■ Exercise:
Excluding images, repeat the data exactly as given.

____ Information provided

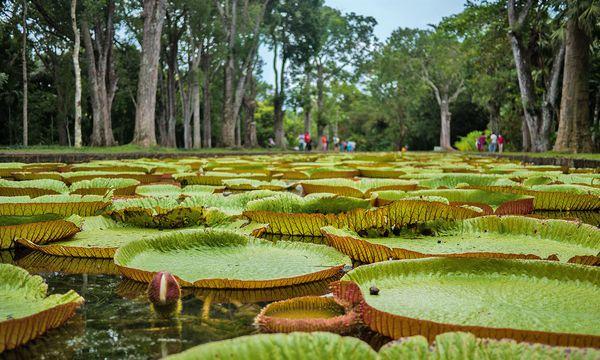 flickr/Tom Ward (CC BY 2.0) Mauritius. Sir Seewoosagur Ramgoolam Botanical Garden, so der leicht sperrige offizielle Name. Oder auch: Botanischer Garten Pamplemousses.  Jedenfalls gilt er als der älteste in der südlichen Hemisphäre. Ursprünglich wurde er zum Gewürzanbau angelegt. Der französische Gartenexperte Pierre Poivre kultivierte ihn 1770 zum botanischen Garten. Berühmt: die riesigen Seerosen.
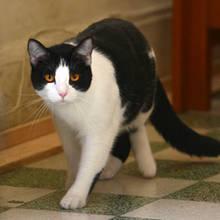 Jak zwalczyć łupież u kota?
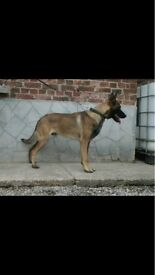 European dutch shepherds available now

________

■ Answer to the problem:
 flickr/Tom Ward (CC BY 2.0) Mauritius. Sir Seewoosagur Ramgoolam Botanical Garden, so der leicht sperrige offizielle Name. Oder auch: Botanischer Garten Pamplemousses.  Jedenfalls gilt er als der älteste in der südlichen Hemisphäre. Ursprünglich wurde er zum Gewürzanbau angelegt. Der französische Gartenexperte Pierre Poivre kultivierte ihn 1770 zum botanischen Garten. Berühmt: die riesigen Seerosen.
 Jak zwalczyć łupież u kota?
 European dutch shepherds available now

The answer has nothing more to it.